Ruddick Corporation reported that consolidated sales for the first quarter of fiscal 2010 ended December 27, 2009 increased by 4.6% to $1.04 billion from $995 million in the first quarter of fiscal 2009. The increase in consolidated sales for the quarter was attributable to a 4.7% sales increase at Harris Teeter, the Company's supermarket subsidiary, and a 3.2% sales increase at American & Efird (“A&E”), the Company's sewing thread and technical textiles subsidiary.

In the first quarter of fiscal 2010, consolidated net income was $23.7 million, or $0.49 per diluted share, compared to $22.9 million, or $0.47 per diluted share, in the prior year's first quarter. The increase in net income over the prior year was driven by operating profit improvements at A&E that more than offset the slight decline in operating profit at Harris Teeter and additional overhead expenses at the holding company, as compared to the prior year. The increase in corporate expenses was driven by increased costs associated with certain benefit programs that have investment returns referenced to the financial markets and expenses of $500,000 associated with certain contract negotiations.

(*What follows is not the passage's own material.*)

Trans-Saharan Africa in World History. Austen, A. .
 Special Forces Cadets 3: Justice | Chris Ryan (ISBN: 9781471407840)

Harris Teeter's sales increased by 4.7% to $972.3 million in the first quarter of fiscal 2010, compared to sales of $928.9 million in the first quarter of fiscal 2009. The increase in sales was attributable to incremental new store sales that were partially offset by a comparable store sales decline of 2.37% for the quarter. Comparable store sales for the quarter were negatively impacted by retail price deflation and changes in consumer purchasing habits, reflective of the current economic environment.

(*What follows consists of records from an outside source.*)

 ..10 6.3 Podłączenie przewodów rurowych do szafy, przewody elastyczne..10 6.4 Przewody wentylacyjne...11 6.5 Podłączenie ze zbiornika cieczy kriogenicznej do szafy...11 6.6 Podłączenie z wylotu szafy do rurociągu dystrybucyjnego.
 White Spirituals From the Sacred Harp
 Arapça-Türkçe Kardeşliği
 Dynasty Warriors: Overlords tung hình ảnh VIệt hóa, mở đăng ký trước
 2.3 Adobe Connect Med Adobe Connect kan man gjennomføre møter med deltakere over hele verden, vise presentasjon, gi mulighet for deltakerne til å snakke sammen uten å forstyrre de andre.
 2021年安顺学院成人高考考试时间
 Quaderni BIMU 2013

During the first quarter of fiscal 2010, Harris Teeter opened 6 new stores and closed one existing store, which was replaced by one of the new stores. Since the end of the first quarter of fiscal 2009, Harris Teeter has opened 21 new stores, closed 3 older stores (which were all replaced by new stores) and completed the major remodeling of one store, which included the expansion of selling square footage. Harris Teeter operated 194 stores at December 27, 2009.

Operating profit at Harris Teeter in the first quarter of fiscal 2010 decreased to $42.3 million (4.35% of sales), from $44.3 million (4.77% of sales) in the first quarter of fiscal 2009. Operating profit was impacted by new store pre-opening costs of $2.6 million (0.26% of sales) and $4.0 million (0.43% of sales) in the first quarter of fiscal 2010 and fiscal 2009, respectively. New store pre-opening costs fluctuate between reporting periods depending on the new store opening schedule.

The decrease in Harris Teeter's operating profit for the first quarter of fiscal 2010 from the prior year resulted primarily from the continued promotional retail price investments made to enhance the overall value we provide to our customers. The sales increases, along with a continued emphasis on operational efficiencies and cost controls, have provided the leverage to partially offset the additional costs associated with Harris Teeter's increased promotional activity, increased occupancy costs and increased pension expense.